Saelyr shook her head and gave me a cheerful smile. “Far from. Now that I’m eighteen, my parents are letting me join the family business.”
“They’re letting you help with the pegusi?” I asked, a rhetorical question, really, but it was helping the conversation move away from the previous subject.
She nodded, clasping her hands together behind her, letting her fingers intertwine. “Yup. I even get my own pegasus from it. Eliel doesn’t think I’ll be able to take care of it, though. My big brother doesn’t think I’m responsible...”
“And you are?” I questioned, not meaning to sound rude, but it most likely came out that way.
When I glanced at her, I noticed her cheeks turning a light tinge of red, and she seemed surprised and embarrassed at my words. “Of course I can handle it! I’m not a child! What makes you think I can’t?” she questioned not quite angrily but obviously flustered.
“You are hotheaded and ignorant,” I answered, and I saw her frown and pout, staring at my expressionless face without knowing what to say. Saelyr took things too seriously. “…Then again, “I continued, “you are also enthusiastic and dedicated, so I do suppose you will be fine.” It was my signature way of giving congratulations – giving someone approval without saying it directly – since I wasn’t one to openly give them. She knew this by now, of course, so she accepted my words with a grateful smile.

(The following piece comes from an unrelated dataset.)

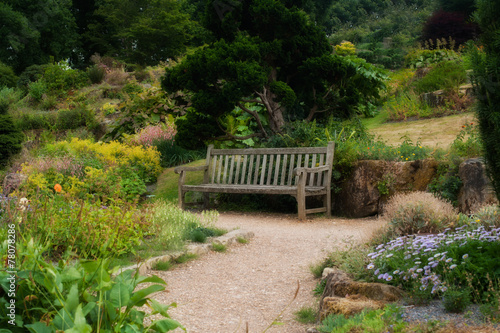 Wooden bench in a beautiful park garden. - 78078286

“…Thanks, Eori. Here’s my house, I’ll see you tomorrow.” She gave me a short wave before running off in the direction of her house, white brick and black shingled like all the buildings in the city. I watched her as she entered, greeted at the door by her older brother Eliel, and she gave me a smile before closing the door. Behind her house, I could see gallant winged pegusi flying around and grazing on the grass at the side of her house. How nice it was to have a full family.
I soon reached my own house as the clouds above grew darker with each step I took. As I reached the front door of my house identical to all the rest, there was a thunderous clap and bright flash of lightning, and I rushed inside, glad to have reached home in time before the storm. I wasn’t greeted by anyone, and the house didn’t seem glad to see me as the floorboards creaked as I walked on them. I dropped my staff off near the door as I always did. In the kitchen, I could hear talking, so I strode over and poked my head in the room. My curiosity was met with half a flying head of lettuce, nearly knocking me off my feet.
“Oh my god! Eori!”
“Look what you did, Lestil! I told you to stop throwing around all the food!”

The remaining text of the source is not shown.